A few days ago, her son posed a question that hasn’t left her mind:
“Do you find your children challenging?” she said the boy asked.
“You have to be guarded. You want your child to do well. You want them to not only do well for now, because you are grooming little men and little women of tomorrow,” Little said.
Children’s Advocate Diahann Gordon-Harrison has also weighed in, saying the children of health-care workers have been taking the brunt.
“They would’ve perhaps internalised a lot, and they are worried about their parents, and it’s having an impact on them. From the other perspective as well, they may have very long hours when they are without direct contact with their parents because of the length of the shifts, for example, that the parent has to be pulling – whether it is at a hospital or a health centre,” said Gordon-Harrison.
“This concern, along with some of the others, really served as a catalyst when we considered the impact COVID-19 is having on children. We don’t want it to be a forgotten generation, if you will, that will just have to deal with it however they can manage.”
For Dr Ludrick Morris, it’s double the trouble. Morris and his partner are both health-care workers with an eight-year-old daughter and a four-year-old son.
Morris, head of the infection prevention and control (IPC) department at Savanna-la-Mar Public General Hospital, said the possibility of taking home the virus to the children is twice as high.
“I am aware of the precautions and, generally, we take those precautions. We do know that there is a possibility that we could get the virus at work and bring it home. Both of us have got our first dose of the vaccine. We have our second dose in another two weeks,” Morris said.
He described the pandemic as a “significant disruption and challenge” to parenting.

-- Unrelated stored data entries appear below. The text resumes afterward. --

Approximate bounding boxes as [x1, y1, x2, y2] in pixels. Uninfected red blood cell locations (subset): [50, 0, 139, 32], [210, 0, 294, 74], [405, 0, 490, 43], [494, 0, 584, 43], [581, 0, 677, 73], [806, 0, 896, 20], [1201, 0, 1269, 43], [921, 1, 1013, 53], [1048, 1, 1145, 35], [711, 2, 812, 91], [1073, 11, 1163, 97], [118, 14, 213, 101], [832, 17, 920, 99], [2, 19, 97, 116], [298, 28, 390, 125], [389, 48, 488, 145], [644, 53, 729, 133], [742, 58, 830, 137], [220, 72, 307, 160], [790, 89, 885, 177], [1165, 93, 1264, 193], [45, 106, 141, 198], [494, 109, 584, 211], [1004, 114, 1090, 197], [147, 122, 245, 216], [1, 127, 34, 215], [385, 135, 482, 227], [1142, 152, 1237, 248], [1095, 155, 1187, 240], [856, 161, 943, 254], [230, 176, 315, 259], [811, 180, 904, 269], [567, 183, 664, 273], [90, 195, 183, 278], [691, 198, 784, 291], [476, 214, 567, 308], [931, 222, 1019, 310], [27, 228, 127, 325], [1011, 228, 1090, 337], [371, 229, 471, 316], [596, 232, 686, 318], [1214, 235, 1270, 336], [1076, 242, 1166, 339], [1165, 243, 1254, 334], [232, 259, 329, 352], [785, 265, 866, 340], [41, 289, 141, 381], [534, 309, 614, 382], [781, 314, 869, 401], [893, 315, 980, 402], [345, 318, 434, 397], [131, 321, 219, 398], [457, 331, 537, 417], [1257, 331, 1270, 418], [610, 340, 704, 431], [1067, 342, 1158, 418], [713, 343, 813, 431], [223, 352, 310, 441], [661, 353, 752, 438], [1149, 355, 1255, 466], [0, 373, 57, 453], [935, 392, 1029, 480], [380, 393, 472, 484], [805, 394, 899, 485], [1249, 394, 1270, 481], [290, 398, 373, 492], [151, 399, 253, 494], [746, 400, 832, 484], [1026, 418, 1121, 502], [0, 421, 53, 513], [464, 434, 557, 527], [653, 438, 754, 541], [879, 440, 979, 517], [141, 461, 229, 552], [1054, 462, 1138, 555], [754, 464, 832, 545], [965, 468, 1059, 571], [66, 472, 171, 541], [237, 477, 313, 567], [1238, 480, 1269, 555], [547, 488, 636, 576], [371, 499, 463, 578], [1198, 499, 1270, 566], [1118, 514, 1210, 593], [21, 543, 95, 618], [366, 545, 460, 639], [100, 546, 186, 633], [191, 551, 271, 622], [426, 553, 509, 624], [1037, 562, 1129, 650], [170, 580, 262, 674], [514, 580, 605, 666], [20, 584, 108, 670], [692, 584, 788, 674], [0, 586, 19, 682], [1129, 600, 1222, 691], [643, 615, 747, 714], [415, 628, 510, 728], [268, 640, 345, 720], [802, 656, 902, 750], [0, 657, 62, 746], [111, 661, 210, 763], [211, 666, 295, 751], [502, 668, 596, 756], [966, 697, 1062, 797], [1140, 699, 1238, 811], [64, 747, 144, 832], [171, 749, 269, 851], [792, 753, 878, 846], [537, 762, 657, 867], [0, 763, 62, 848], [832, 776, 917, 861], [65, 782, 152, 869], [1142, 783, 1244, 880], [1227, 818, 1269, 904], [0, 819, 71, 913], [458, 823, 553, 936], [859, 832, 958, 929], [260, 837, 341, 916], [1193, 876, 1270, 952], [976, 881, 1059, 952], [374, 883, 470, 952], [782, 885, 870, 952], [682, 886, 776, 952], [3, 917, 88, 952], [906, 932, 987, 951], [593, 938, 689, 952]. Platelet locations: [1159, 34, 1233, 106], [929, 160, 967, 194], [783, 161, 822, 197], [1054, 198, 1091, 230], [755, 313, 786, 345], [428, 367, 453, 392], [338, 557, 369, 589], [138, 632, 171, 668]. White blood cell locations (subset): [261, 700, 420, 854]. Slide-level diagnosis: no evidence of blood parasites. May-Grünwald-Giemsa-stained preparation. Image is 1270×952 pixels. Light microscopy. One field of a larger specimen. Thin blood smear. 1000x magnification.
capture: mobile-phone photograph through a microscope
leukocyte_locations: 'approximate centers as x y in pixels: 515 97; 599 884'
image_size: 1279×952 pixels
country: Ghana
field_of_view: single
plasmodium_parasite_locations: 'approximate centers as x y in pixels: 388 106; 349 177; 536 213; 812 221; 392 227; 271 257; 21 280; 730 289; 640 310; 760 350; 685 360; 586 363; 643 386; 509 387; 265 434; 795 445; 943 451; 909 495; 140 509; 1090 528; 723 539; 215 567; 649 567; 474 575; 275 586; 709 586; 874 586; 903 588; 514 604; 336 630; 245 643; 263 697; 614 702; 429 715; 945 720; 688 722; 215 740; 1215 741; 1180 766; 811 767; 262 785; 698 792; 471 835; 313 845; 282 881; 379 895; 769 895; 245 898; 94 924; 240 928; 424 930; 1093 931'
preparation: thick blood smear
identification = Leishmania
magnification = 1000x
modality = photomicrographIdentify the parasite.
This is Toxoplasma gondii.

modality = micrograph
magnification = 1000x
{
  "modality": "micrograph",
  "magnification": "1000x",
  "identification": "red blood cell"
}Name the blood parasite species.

“It’s very stressful. It’s an additional burden. The pandemic itself puts an additional strain on you as an health-care worker, and then the disruption of it puts an additional strain on you as a parent or caregiver. So, we’ve seen it from both sides, and that’s a big challenge.”
Similar to the experience of Leslie Little, Morris said there is little to no monitoring of his children’s academics.

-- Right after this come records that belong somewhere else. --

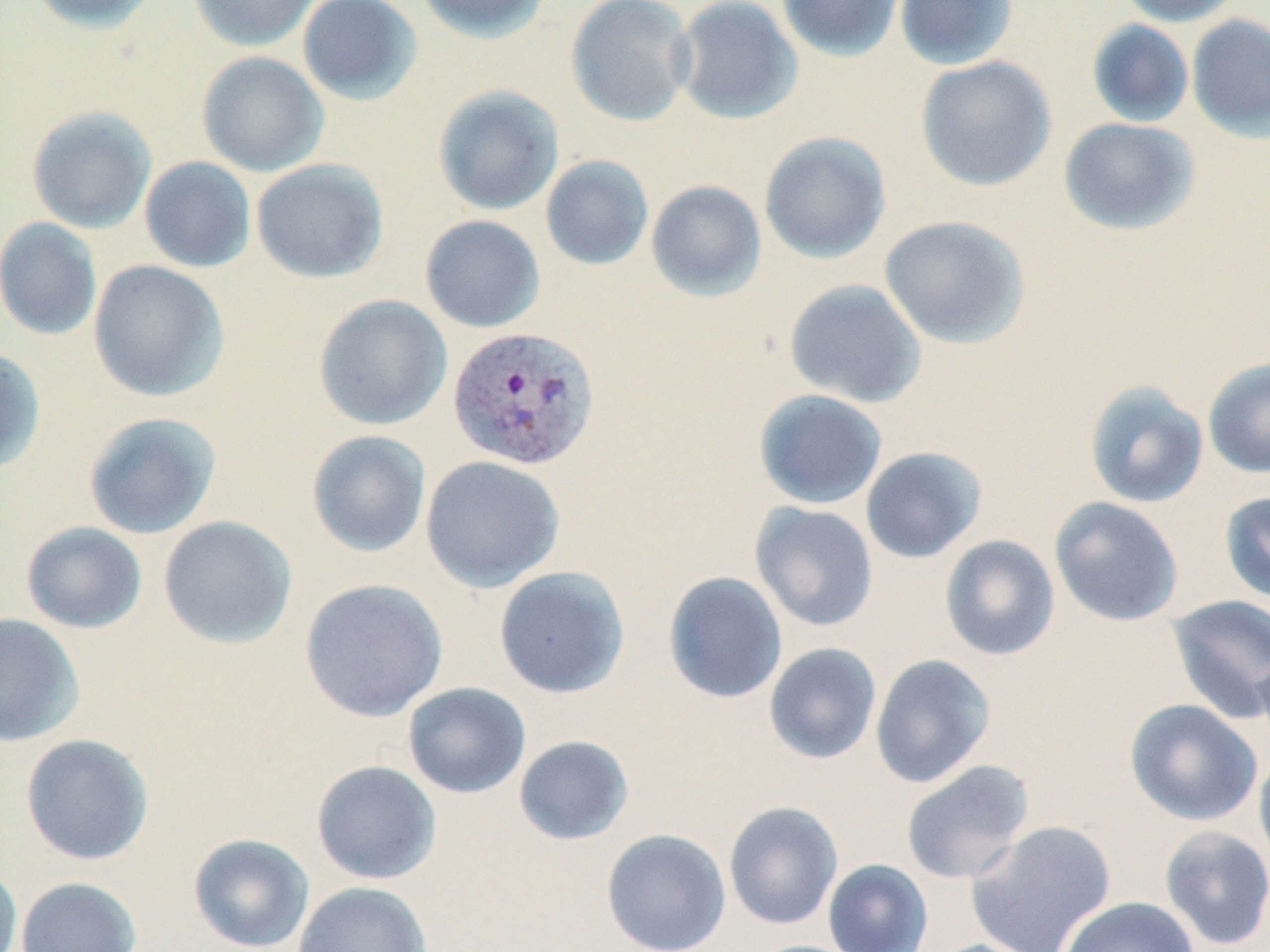

Plasmodium vivax.

{
  "preparation": "thin blood smear",
  "uninfected_red_blood_cell_locations": "approximate bounding boxes as [x1, y1, x2, y2] in pixels: [29, 0, 160, 34], [188, 0, 321, 51], [297, 0, 423, 106], [414, 0, 551, 43], [566, 0, 696, 126], [671, 0, 803, 124], [776, 0, 905, 62], [894, 0, 1019, 71], [1115, 0, 1246, 26], [1186, 14, 1270, 141], [1086, 19, 1194, 128], [196, 51, 329, 177], [916, 55, 1057, 192], [432, 84, 564, 216], [26, 105, 157, 234], [1058, 117, 1200, 236], [759, 131, 891, 264], [540, 155, 654, 270], [139, 156, 256, 273], [251, 158, 388, 283], [645, 180, 766, 302], [420, 214, 545, 333], [879, 215, 1031, 349], [0, 217, 103, 341], [87, 260, 229, 402], [784, 278, 927, 408], [313, 294, 452, 430], [0, 345, 46, 474], [1203, 357, 1270, 478], [1084, 381, 1209, 509], [753, 389, 887, 509], [82, 411, 222, 539], [306, 429, 431, 558], [860, 447, 987, 564], [420, 455, 565, 592], [1219, 490, 1270, 605], [1049, 497, 1184, 626], [749, 502, 878, 632], [158, 515, 297, 649], [20, 521, 147, 634], [939, 535, 1060, 661], [493, 566, 630, 699], [662, 570, 788, 704], [299, 578, 448, 722], [1166, 593, 1270, 724], [0, 613, 84, 747], [763, 642, 882, 765], [1253, 650, 1270, 758], [870, 654, 995, 788], [402, 682, 532, 799], [1124, 699, 1262, 827], [20, 734, 154, 865], [512, 735, 634, 846], [1253, 749, 1270, 875], [901, 759, 1034, 885], [311, 760, 442, 885], [723, 801, 843, 930], [965, 820, 1116, 952], [1159, 826, 1270, 950], [601, 828, 731, 952], [188, 833, 315, 952], [823, 859, 933, 952], [0, 860, 23, 952], [15, 876, 141, 952], [292, 881, 432, 952], [1060, 896, 1199, 952], [917, 938, 1046, 952], [746, 939, 864, 952]",
  "field_of_view": "single",
  "image_size": "1270×952 pixels",
  "modality": "light microscopy",
  "magnification": "1000x",
  "plasmodium_vivax_infected_red_blood_cell_locations": "approximate bounding boxes as [x1, y1, x2, y2] in pixels: [447, 325, 601, 471]",
  "stain": "May-Grünwald-Giemsa"
}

“When myself or my partner gets home from work we have to go through the materials with them. At the end of the day you are very tired, but you still try to put in that extra. In some instances, it just can’t happen.”
Moreover, health specialist at the United Nations Children’s Fund (UNICEF)Novia Condell told the Observer that the offspring of health-care workers are in the at-risk group.
“The children of the caregivers are a priority group and an at-risk group. The Ministry of Health is very cognisant of the challenges all around, including those of children of health-care workers, and trying to improve the infrastructure available for children to address some of these issues. And, generally, there is an increased sense of anxiety and worry over what the future holds as the situation is ongoing.”